‘A menesta ‘mmaretata (la minestra maritata) è un tradizionale piatto partenopeo si chiama così perché la verdura “si sposa” con la carne.

Secondo quanto scrisse anche lo storico e giornalista Vittorio Gleijeses, nel suo “A Napoli si Mangia così”, si tratta probabilmente di uno dei piatti napoletani con le orgini più antiche, tanto che una ricetta che si avvicina molto a questa particolare minestra è rintracciabile già nel De Conquinaria di Apicio.

Ad “importarla” in terra partenopea sono stati probabilmente gli spagnoli nel 1300. In Spagna, infatti, è diffusa una minestra molto simile, nota come “Olla Potrida” che avrebbe dato origine a Napoli alla minestra maritata (o “pignato grasso”) e qualche secolo dopo, in Lombardia, alla tipica cassoeula.

La preparazione di questo piatto è lungo e richiede dedizione e pazienza, tanto che ormai è diventata poco diffusa sulle tavole napoletane, anche se resta un piatto tipico di alcune festività e di molte trattorie tradizionali, con una ricetta sicuramente meno “ricca” di quella antica.

INGREDIENTI (per 5-6 persone, ma le dosi possono variare a piacimento)carne mista: 1/2 gallina, 500 gr di manzo (corazza), 3 “nnoglie” (salsicce piccanti fatte con intestini di maiale), verdura mista (scarola, cicoria, broccoletti in foglia e verza), scorzette di formaggio (parmigiano), 1 cipolla, 1 carota, 1 costa di sedano, sale q.b.

PROCEDIMENTO

1.    Riempire d’acqua una pentola molto capiente,  versare la cipolla tagliata in due, la costa di sedano, la carota e il sale.

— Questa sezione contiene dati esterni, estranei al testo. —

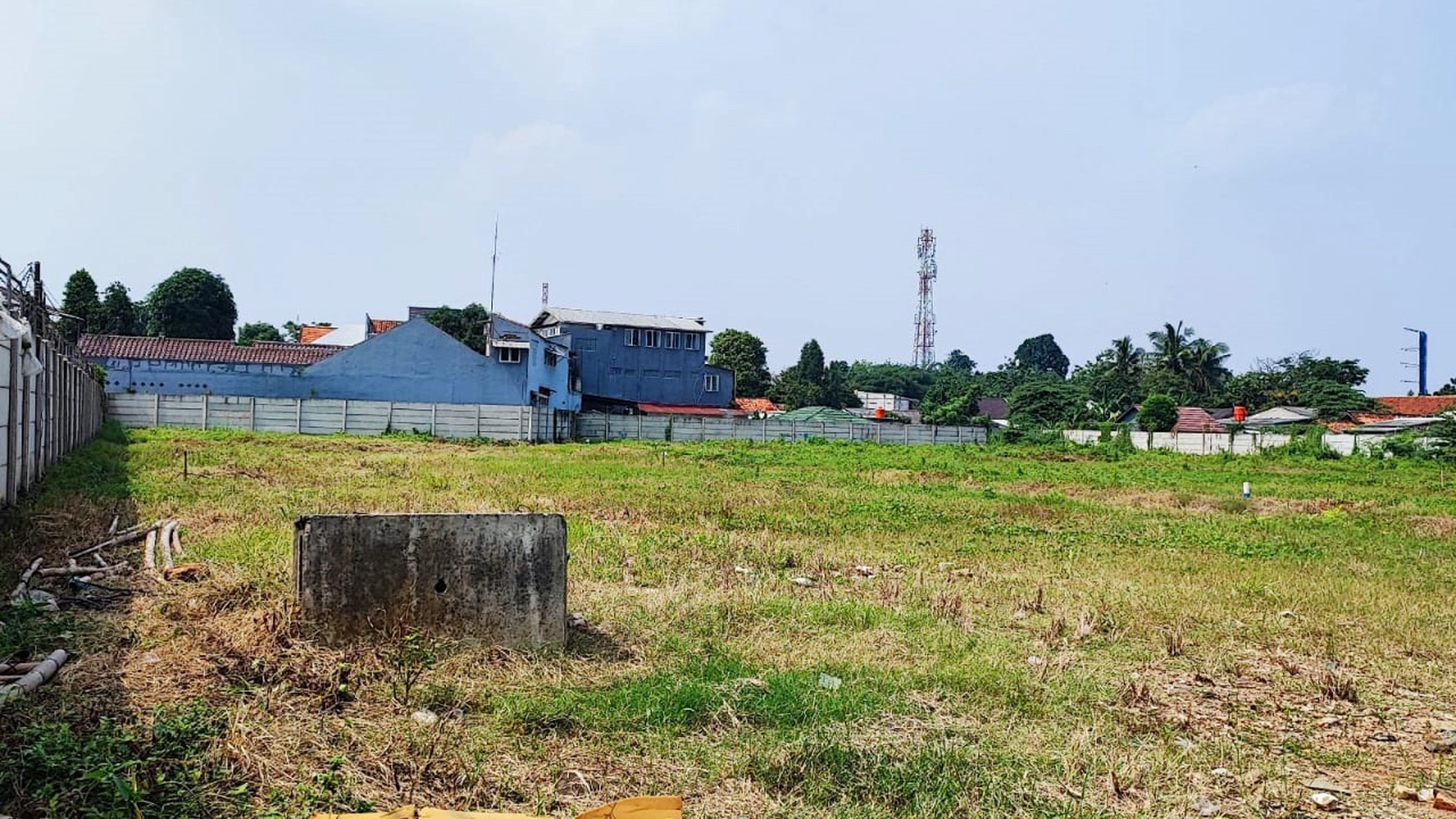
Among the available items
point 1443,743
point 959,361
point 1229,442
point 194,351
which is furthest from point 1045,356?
point 1443,743

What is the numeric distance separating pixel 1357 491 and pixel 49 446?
24.9 meters

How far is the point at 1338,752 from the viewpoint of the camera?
4.84 meters

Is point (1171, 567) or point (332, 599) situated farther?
point (1171, 567)

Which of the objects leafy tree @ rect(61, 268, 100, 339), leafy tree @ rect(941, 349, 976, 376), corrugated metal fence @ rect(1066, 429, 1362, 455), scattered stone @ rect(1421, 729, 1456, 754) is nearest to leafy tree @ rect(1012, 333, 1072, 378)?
leafy tree @ rect(941, 349, 976, 376)

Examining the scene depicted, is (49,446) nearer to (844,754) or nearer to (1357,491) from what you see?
(844,754)

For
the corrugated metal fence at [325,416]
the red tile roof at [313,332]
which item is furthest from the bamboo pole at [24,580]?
the red tile roof at [313,332]

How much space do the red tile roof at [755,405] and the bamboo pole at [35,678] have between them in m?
53.7

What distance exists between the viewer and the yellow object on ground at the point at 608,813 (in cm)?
333

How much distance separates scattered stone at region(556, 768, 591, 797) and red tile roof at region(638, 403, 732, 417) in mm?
47060

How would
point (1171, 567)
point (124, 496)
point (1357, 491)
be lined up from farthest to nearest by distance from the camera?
1. point (1357, 491)
2. point (124, 496)
3. point (1171, 567)

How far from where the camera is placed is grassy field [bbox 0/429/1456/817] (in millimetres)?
3957

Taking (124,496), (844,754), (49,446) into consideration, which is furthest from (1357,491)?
(49,446)

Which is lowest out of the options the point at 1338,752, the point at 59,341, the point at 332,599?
the point at 1338,752

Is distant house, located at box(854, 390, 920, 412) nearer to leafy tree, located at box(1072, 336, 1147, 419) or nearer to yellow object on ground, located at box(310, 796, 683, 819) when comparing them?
leafy tree, located at box(1072, 336, 1147, 419)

Portare a bollore, unire la gallina e il manzo al brodo e cuocere per circa un’ora .
2.    A parte sbollentare le “nnoglie” per sgrassarle un po’, aggiungerle poi al brodo di carne ed ultimare la cottura del brodo per un’altra ora.
3.    Nel frattempo pulire le verdure miste e sbollentarle separatamente, per poco tempo (questa operazione può essere effettuata un giorno prima e le verdure cotte al dente si possono conservare in frigorifero).
4.    A cottura ultimata, mettere la carne in un piatto, far raffreddare il brodo e sgrassarlo (togliendo la pellicola che si forma in superficie), aggiungere poi le verdure, la carne tagliata a pezzi grossi, le scorzette di formaggio e rimettere in cottura per 10 minuti verificando se occorre altro sale.
5.    Servire la minestra con crostini di pane raffermo, avendo cura di mettere in ogni piatto tutti gli elementi che la compongono, spolverare con una manciata generosa di parmigiano grattugiato.

NOTE: Per una minestra più “carica” si può aggiungere della cotica di maiale, un osso di prosciutto o delle “tracchiulelle” (costine di maiale), mentre per una dal sapore più leggero si può utilizzare unicamente la carne di gallina.